#### Selected extract ####

The Plant Lover’s Guide to Snowdrops

Time for reading this year has been hard to come by but when I have managed to grab a moment the two books by bedside have proved to be fascinating reading. A Plant Lover’s Guide to Snowdrops by Naomi Slade is perfectly pitched as a present for gardeners this Christmas. It’s the fourth in a series of books by the publisher Timber Press which focus on a particular genus – the others include dahlias, sedums and salvias. Naomi’s book is an enchanting mix of her love affair with these plants, a botanical study, potted history and guide to growing. Most of all I loved the approachable style of the writing. Sometimes books which are focused on one plant don’t hold my attention and can feel quite dry. Naomi has struck a great balance between being both informative and accessible.

The gallery of snowdrops – a selection of hybrids, species and cultivars – is a fabulous showcase for this plant and it includes a guide to how easy or difficult the various snowdrops are to grow. A particularly good idea, as some snowdrops can be quite expensive. I visited a snowdrop day several years ago and was gobsmacked to see the price tags – £10, £15, even £30 – on tiny pots with no more than a small cluster of leaves and a tiny flower stalk appearing. I would want to know my investment stood a good chance of establishing in my garden for those sorts of prices.

Seductive snowdrops

Seductive snowdrops

The diversity of the genus and the sometimes tiny, almost imperceptible, differences have made snowdrops a perfect plant for collectors. Galanthophiles as their known are incredibly passionate about these little flowers. I have always loved them. They’re the plant which brightens the January and February garden and they give hope that the winter will come to an end. Seeing them planted en masse at Painswick or Colesbourne is my first garden visit of the year and gives me the chance to escape outdoors. But I would say that I’ve never considered myself a galanthophile. I have slowly built up pockets of snowdrops in my garden but they are all simple Galanthus nivalis, or the common snowdrop. Having read this book though I am considering expanding my collection to at least more than one type of snowdrop. I was very taken by ‘Blewbury Tart’ and ‘Boyd’s Double’ but as both don’t include ‘easy’ in the cultivation section I think I might start with ‘Wendy’s Gold’ with it’s striking yellow markings.

#### Excerpted records ####

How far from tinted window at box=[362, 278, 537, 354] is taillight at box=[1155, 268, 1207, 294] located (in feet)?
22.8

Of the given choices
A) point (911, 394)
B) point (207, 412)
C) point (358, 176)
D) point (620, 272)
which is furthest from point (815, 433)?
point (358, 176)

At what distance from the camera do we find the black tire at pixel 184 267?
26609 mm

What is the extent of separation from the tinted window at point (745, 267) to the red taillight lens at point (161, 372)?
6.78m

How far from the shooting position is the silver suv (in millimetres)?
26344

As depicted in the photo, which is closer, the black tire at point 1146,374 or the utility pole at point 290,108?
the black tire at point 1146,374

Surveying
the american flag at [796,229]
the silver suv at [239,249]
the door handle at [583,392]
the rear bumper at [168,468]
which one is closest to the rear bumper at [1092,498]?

####

Exercise set
(a) Please swap "Christmas" for "holiday season" and give the snowdrop review again, beginning at the words "The Plant Lover’s" and stopping after "informative and accessible.".
(b) Carry on the snowdrop review, starting right after its final sentence.

Per-task outputs
(a)
The Plant Lover’s Guide to Snowdrops

Time for reading this year has been hard to come by but when I have managed to grab a moment the two books by bedside have proved to be fascinating reading. A Plant Lover’s Guide to Snowdrops by Naomi Slade is perfectly pitched as a present for gardeners this holiday season. It’s the fourth in a series of books by the publisher Timber Press which focus on a particular genus – the others include dahlias, sedums and salvias. Naomi’s book is an enchanting mix of her love affair with these plants, a botanical study, potted history and guide to growing. Most of all I loved the approachable style of the writing. Sometimes books which are focused on one plant don’t hold my attention and can feel quite dry. Naomi has struck a great balance between being both informative and accessible.

(b)
The book is peppered with interviews from snowdrop experts, nursery owners and collectors and fascinating snippets on topics from snowdrop theft to how the bulbs increase using a kind of natural mathematics. It was interesting to see that galanthophilia isn’t just a British phenomenon with the power of this little plant to capture our hearts reaching across Europe, America and Australia. The information on how to grow is comprehensive, as is the guide on where to see snowdrops in the UK and further afield, with lists of snowdrop related events. And, if you’ve been inspired to branch out and add a few other snowdrops to your garden, Naomi has included a guide of where to buy.

Groundbreaking Food Gardens

Groundbreaking Food Gardens

The second book Groundbreaking Food Gardens is a really interesting concept. It consists of a collection of 73 garden designs created by passionate growers, from community gardeners and professional horticulturalists to garden bloggers and TV presenters, all based around the theme of edibles. The book is published by American publishers Storey so there is a bias towards North American contributors but it does include gardens designed by British bloggers Michelle Chapman of Veg Plotting and Emma Cooper. There are gardens to inspire whether you have a tiny balcony or the space for a biodynamic farm and everything in between. There’s an edible hedge, a terraced hillside, a design based on Asian vegetables and a cocktail garden.

Veg Plotting's edible garden design

Veg Plotting’s edible garden design

Our very own Michelle Chapman has taken her 52 Week Salad Challenge, which proved to be so popular on her blog, and designed planting plans based on the idea. Successional growing and making the most out of a small space are challenges most gardeners face, both of which Michelle neatly combines in her suggestions. Certainly if you’re fed up of soggy bags of salad leaves from the supermarket this is the design for you. Emma Cooper’s idea is based around creating a self-sustaining garden with an emphasis on space for recycling nutrients including composting, comfrey and chickens.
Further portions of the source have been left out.